O traço que distingue o bloqueio supraescapular de um analgésico comum é o que ele possibilita. No ombro congelado, o obstáculo central é o círculo vicioso: a dor impede o movimento, a falta de movimento agrava a rigidez, e a rigidez sustenta a dor. Ao derrubar a dor articular por semanas, o bloqueio abre a janela em que a fisioterapia consegue, enfim, recuperar amplitude e força. O ganho não vem apenas da injeção — vem do que ela permite fazer depois.
Como o bloqueio é feito
O bloqueio do nervo supraescapular é um procedimento ambulatorial e rápido, feito em consultório, sem necessidade de internação ou sedação.

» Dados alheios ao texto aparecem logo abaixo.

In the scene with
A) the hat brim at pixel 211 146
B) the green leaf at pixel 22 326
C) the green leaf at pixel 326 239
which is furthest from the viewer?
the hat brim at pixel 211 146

A aplicação consiste em identificar o alvo sobre a escápula — pela anatomia e pelas referências ósseas, e cada vez mais com apoio da ultrassonografia, que permite ver o nervo e depositar o anestésico com precisão junto à incisura. O passo a passo, do que acontece antes ao que acontece depois, é este:
Antes: exame e localização
A consulta confirma o diagnóstico e define o alvo. O ponto sobre a escápula é localizado pelas referências ósseas e, quando disponível, pela ultrassonografia, que visualiza o nervo na incisura supraescapular.
Durante: a injeção
Com agulha fina, o anestésico (isolado ou com corticoide) é depositado junto ao trajeto do nervo, na fossa supraespinhal ou na incisura. Costuma durar poucos minutos; pode-se sentir uma pressão breve e, muitas vezes, um alívio da dor já nas primeiras horas.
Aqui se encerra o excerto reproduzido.